■ Collection entries:
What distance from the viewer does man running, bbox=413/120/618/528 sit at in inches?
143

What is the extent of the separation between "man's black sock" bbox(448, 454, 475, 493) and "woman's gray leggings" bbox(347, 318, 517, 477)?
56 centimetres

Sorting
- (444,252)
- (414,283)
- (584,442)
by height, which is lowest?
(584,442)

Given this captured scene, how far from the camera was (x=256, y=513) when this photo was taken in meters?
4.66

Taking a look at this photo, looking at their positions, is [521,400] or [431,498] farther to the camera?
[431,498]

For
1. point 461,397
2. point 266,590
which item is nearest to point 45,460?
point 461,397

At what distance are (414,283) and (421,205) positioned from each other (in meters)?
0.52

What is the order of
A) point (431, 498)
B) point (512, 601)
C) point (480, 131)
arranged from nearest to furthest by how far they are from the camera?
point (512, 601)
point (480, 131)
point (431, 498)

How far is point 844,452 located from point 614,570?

* * *

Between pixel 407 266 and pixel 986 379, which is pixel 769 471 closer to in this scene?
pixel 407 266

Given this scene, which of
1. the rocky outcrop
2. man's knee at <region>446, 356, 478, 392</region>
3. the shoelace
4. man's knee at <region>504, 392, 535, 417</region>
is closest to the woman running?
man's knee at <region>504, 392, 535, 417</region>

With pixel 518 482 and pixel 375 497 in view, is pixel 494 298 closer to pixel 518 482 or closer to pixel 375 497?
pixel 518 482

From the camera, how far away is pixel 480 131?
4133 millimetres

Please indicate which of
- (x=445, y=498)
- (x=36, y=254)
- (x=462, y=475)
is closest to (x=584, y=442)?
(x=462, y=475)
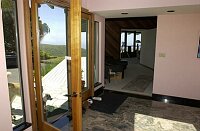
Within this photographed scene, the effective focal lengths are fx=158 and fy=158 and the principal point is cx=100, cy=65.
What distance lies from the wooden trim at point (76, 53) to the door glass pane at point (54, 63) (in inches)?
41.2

==

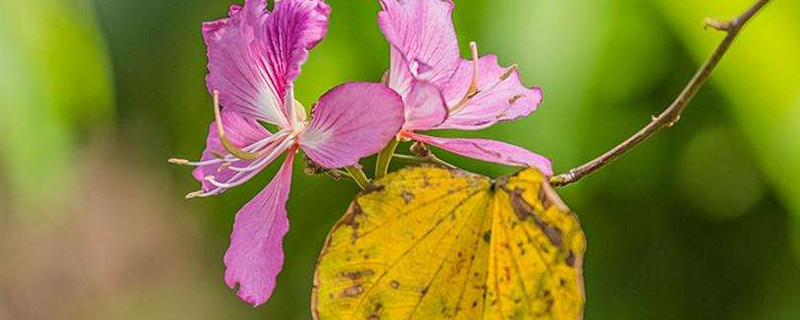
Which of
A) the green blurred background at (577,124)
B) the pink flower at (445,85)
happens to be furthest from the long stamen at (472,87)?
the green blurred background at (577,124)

■ AIM OF THE EXERCISE:
Copy out everything in the records from the line containing "Between pixel 407" down to the line containing "4133 millimetres", keeping every line identical and including both of those lines.

■ SOLUTION BELOW:
Between pixel 407 266 and pixel 986 379, which is pixel 769 471 closer to in this scene?
pixel 407 266

Given this scene, which of
1. the rocky outcrop
2. man's knee at <region>446, 356, 478, 392</region>
3. the shoelace
4. man's knee at <region>504, 392, 535, 417</region>
is closest to the woman running?
man's knee at <region>504, 392, 535, 417</region>

With pixel 518 482 and pixel 375 497 in view, is pixel 494 298 closer to pixel 518 482 or closer to pixel 375 497?
pixel 518 482

From the camera, how far away is pixel 480 131?
4133 millimetres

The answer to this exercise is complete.